Mom: “Well, if he’s helped so much, shouldn’t he be able to get a copy for free?”

I then try to explain to her about the editing process, which can take anywhere from a few days to an entire month, and the publishing process, which would take about half a month to a full month. I also tell her that I’m not even done with it yet. I am barely halfway through the seventh chapter. The kid’s opinions and suggestions might not even come through in the published version.

She then goes OFF about how her son should be compensated for his ideas and how he should at least have a free copy when it is out.

Me: “Oh, I’m planning on selling this on Amazon. I’m publishing under [My Pen Name].”

She continued to say her son should get a free copy. I just got off the bus.

Being Salty Will Result In The Cold Shoulder

, , , , | Friendly | CREDIT: 3colt3/ | November 23, 2020

I live in an apartment complex. There’s a row of four apartments with another four on the same lot, facing each other, owned by the same guy. It snowed a bit yesterday, so today when I got up I decided to help my landlord out since he is an older gentleman, and I grabbed my trusty snow shovel.

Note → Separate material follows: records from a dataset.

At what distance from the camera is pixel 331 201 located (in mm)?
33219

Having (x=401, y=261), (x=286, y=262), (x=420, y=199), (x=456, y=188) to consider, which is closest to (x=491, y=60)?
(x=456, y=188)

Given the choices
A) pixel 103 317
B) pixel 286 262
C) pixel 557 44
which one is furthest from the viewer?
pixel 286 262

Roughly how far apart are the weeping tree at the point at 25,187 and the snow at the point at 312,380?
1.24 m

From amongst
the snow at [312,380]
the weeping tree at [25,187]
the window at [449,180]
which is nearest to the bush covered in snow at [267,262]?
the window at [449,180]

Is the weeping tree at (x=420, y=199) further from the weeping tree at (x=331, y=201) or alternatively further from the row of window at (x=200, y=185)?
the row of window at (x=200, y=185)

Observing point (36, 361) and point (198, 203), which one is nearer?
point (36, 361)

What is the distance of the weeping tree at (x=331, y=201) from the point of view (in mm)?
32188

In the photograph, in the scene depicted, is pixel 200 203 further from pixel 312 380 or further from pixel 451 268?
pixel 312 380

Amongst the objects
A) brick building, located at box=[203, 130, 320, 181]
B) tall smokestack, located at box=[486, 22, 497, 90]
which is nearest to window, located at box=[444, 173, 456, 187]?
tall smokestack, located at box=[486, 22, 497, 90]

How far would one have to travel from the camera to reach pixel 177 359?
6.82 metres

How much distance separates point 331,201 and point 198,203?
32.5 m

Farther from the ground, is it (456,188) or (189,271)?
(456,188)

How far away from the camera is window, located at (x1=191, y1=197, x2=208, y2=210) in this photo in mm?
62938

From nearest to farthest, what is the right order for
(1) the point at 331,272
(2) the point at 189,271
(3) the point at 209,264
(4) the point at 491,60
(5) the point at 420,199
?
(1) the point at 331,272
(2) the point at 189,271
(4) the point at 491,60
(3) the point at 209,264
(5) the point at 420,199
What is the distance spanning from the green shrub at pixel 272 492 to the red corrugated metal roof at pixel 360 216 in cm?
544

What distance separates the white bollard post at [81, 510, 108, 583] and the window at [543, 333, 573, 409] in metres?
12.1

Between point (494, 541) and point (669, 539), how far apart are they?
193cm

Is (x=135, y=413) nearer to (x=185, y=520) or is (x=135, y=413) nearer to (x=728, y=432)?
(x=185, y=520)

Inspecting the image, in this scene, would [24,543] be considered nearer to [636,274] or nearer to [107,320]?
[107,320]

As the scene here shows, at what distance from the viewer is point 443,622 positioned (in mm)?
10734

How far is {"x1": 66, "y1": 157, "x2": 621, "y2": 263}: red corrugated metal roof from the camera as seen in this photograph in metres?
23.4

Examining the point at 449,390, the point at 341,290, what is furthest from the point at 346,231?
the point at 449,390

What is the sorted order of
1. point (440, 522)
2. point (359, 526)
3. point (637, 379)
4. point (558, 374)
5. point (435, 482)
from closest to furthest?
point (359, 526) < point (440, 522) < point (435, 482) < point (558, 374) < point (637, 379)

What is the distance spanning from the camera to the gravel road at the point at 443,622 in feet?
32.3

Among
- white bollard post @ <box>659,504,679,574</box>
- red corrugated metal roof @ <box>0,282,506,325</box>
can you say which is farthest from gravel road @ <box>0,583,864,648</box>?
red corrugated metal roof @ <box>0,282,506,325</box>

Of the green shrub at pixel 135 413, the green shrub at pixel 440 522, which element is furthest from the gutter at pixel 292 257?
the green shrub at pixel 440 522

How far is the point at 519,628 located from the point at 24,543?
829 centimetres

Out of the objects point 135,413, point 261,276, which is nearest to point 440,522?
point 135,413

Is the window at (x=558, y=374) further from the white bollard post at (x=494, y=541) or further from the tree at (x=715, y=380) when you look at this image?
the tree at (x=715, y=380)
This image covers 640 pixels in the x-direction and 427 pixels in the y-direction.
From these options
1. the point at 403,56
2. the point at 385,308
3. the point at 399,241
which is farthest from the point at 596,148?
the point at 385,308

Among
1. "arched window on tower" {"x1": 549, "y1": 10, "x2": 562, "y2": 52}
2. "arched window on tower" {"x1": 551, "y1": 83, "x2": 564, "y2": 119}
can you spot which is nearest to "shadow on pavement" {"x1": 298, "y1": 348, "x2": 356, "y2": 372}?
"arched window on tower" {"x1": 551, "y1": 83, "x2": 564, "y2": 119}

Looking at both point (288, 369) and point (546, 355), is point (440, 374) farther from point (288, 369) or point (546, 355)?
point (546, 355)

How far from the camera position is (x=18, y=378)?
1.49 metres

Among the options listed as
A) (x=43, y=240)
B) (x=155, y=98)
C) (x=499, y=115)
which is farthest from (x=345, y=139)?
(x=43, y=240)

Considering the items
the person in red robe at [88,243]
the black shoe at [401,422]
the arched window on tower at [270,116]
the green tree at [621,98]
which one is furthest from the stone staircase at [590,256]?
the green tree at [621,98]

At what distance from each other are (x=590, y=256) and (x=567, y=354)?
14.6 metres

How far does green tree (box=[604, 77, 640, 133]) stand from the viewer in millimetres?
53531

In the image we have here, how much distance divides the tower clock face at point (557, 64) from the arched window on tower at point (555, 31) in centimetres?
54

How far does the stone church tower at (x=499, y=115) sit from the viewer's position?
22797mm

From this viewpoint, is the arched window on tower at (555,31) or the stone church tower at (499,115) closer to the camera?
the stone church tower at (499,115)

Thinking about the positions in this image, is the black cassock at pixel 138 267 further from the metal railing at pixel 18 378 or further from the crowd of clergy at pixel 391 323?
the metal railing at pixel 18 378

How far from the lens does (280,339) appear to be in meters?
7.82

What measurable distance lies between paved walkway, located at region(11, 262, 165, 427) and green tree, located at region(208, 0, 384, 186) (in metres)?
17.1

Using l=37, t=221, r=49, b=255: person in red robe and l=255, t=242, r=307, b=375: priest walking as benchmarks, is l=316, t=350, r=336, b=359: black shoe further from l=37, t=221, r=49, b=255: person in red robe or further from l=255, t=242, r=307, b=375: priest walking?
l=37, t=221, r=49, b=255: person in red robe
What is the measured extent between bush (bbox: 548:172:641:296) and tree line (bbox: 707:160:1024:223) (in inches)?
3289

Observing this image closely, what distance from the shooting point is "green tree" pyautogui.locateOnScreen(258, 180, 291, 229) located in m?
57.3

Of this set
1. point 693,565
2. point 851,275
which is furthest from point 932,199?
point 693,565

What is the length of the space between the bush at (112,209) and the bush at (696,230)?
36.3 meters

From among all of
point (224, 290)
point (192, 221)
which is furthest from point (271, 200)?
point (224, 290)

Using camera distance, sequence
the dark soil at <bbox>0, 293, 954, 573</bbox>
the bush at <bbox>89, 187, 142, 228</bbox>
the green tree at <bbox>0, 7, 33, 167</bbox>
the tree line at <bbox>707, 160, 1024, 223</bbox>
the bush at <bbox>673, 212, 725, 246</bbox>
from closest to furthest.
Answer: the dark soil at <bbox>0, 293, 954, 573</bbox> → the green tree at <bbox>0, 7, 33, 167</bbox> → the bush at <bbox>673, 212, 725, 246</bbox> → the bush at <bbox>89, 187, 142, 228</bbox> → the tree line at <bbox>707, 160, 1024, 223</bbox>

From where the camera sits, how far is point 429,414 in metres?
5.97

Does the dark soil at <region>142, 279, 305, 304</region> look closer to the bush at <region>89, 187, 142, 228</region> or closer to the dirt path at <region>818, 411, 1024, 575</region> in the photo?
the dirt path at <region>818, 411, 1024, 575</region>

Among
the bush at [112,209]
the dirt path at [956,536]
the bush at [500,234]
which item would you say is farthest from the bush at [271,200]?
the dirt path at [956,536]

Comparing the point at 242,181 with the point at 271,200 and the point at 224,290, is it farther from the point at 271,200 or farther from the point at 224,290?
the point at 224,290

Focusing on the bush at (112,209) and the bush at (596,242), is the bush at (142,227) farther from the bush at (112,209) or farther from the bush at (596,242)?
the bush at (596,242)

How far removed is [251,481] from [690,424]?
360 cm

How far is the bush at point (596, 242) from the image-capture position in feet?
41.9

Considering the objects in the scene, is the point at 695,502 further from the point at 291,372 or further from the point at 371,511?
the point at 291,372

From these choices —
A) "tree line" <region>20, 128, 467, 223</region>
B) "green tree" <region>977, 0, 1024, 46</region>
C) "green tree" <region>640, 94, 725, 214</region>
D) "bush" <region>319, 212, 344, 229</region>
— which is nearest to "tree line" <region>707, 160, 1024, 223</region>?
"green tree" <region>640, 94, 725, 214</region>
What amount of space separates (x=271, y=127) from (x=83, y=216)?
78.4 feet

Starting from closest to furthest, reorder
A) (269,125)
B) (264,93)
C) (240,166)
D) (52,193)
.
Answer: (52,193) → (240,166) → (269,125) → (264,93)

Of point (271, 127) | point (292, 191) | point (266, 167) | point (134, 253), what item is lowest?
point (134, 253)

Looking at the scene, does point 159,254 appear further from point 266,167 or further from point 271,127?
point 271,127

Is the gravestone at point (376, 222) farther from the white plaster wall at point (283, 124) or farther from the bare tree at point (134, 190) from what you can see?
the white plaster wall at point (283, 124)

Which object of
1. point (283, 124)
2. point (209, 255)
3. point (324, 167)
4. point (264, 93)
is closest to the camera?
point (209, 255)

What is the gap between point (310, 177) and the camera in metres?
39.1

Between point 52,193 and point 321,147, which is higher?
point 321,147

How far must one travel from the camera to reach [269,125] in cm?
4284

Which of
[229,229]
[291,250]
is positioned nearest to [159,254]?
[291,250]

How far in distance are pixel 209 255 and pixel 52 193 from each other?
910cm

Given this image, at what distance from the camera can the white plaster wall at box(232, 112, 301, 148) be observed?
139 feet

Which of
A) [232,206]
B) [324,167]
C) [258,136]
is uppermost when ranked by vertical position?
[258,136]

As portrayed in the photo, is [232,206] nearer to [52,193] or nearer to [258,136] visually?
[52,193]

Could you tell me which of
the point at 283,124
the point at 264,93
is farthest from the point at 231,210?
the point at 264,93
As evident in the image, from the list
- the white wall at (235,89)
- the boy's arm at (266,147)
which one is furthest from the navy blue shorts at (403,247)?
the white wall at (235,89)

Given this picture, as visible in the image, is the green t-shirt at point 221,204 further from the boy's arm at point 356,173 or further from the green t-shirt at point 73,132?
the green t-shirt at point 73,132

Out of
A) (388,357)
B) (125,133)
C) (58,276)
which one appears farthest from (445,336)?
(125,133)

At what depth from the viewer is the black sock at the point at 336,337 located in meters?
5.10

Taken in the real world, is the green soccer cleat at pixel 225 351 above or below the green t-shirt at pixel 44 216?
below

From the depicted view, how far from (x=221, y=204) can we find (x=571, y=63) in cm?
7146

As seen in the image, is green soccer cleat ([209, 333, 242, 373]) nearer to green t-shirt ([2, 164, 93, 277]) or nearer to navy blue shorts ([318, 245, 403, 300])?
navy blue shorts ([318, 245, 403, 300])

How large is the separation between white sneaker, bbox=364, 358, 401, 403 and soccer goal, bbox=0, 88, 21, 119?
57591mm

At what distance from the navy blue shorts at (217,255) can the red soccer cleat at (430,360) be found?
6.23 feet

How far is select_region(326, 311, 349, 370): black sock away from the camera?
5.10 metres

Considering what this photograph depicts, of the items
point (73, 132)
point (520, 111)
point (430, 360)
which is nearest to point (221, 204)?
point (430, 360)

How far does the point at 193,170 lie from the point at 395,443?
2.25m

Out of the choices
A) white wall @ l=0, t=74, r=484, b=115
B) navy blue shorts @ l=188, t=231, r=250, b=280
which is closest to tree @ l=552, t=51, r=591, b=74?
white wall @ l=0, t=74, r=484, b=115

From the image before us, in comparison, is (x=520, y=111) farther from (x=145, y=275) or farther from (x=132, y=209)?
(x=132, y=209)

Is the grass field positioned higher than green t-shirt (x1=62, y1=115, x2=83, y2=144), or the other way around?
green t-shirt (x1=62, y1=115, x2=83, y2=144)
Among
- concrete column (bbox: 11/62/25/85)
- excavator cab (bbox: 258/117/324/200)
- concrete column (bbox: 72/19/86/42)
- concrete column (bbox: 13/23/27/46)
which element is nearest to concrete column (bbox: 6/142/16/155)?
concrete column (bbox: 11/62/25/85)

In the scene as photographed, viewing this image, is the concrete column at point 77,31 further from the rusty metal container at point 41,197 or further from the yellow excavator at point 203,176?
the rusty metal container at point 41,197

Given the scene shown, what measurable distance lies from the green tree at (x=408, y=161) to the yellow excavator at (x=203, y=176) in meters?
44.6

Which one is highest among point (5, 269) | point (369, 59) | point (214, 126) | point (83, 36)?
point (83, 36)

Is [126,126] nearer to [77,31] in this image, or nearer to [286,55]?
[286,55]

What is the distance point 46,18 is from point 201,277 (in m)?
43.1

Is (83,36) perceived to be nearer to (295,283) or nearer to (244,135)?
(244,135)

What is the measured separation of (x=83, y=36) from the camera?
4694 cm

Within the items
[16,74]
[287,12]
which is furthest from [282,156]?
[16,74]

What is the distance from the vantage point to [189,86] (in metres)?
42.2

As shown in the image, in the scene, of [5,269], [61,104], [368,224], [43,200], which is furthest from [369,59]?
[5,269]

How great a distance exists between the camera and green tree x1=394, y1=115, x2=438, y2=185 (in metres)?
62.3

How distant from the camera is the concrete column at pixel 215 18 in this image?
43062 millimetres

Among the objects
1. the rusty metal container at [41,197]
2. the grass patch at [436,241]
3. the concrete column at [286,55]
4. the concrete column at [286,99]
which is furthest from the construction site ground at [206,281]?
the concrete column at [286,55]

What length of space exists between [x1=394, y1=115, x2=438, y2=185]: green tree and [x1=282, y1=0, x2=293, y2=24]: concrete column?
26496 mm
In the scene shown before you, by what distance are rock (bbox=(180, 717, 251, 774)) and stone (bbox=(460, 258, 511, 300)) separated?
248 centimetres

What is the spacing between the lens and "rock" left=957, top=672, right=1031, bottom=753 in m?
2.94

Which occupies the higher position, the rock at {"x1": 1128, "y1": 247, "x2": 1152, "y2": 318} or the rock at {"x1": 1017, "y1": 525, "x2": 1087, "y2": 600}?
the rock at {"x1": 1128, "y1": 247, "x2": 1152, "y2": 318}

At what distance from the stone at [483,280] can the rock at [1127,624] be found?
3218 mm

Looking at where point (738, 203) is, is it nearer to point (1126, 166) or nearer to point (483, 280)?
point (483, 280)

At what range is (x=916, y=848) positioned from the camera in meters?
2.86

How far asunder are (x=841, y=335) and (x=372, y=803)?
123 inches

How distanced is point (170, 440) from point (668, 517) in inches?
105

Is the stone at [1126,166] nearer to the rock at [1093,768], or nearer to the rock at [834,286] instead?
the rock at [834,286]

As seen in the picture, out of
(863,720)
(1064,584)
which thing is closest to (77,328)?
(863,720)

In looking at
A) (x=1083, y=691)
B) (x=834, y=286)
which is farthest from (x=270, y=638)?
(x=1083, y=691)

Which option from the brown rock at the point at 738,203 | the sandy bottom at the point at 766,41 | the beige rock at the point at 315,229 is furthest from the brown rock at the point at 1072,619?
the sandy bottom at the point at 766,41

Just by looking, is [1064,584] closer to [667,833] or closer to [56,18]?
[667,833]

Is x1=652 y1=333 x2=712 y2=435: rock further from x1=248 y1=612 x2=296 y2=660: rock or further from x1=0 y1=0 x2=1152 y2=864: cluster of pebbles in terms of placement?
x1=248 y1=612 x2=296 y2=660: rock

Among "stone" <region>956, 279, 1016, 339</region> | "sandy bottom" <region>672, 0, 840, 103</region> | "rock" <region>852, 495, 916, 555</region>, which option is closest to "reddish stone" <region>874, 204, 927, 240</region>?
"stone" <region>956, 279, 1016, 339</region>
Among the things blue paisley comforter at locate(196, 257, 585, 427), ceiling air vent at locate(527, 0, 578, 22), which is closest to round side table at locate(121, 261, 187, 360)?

I started with our walkways leading up to the sidewalk and then started on the part that goes around back to the garages between the two quadplexes. Just my luck, our side drifted, and six inches of snow turned into a thigh-deep battle.

I’m maybe halfway done with my battle with the drift when someone from the other quadplex comes out and heads for the garages. Our two walkways are separated by about five feet of grass and her side is mostly clear. As this woman I’ve seen once and never spoken to passes me, she flaps her hand to get my attention.

Woman: “Excuuuuuse me!”

After about half a second of her flappy-birding me, I glance up.

Me: “Yes?”

She waves her hand in the general direction of her apartment.

Woman: “Put salt on my stair once you’re finished.”

My. Brain. Goes. Wild! So many things I could say. So many! So much opportunity for shenanigans! Malicious compliance? Petty revenge? But I’m not much for making people too mad if I can help it. I just try to be nice as a first option. I smile at her.

Me: *In a super cheerful voice* “Sorry, don’t have any!”

Woman: “Why not? That’s super dangerous! See all this snow? What if I slip? What company do you work for? What the name of it? I’m going to call up my landlord and have your companies contract cancelled!”

My smiled just gets bigger and bigger as she is talking.

Me: “Lady, I don’t work here; I live here.”

I pointed to my living room window. Her face went instantly red. I was going to mess with her a bit more, but she just muttered something under her breath and hurried off. It gave me the laugh I needed to finish out my morning.

But wait. There’s more!

She actually called the landlord! She claimed I swore at her and she complained that I didn’t shovel her stairs; she said nothing about salt, though. Apparently, she makes monthly complaints about all sorts of things. The takeaway of our conversation with the landlord was that this was a normal interaction with this woman and unless someone is dying, I should ignore her for my own sake.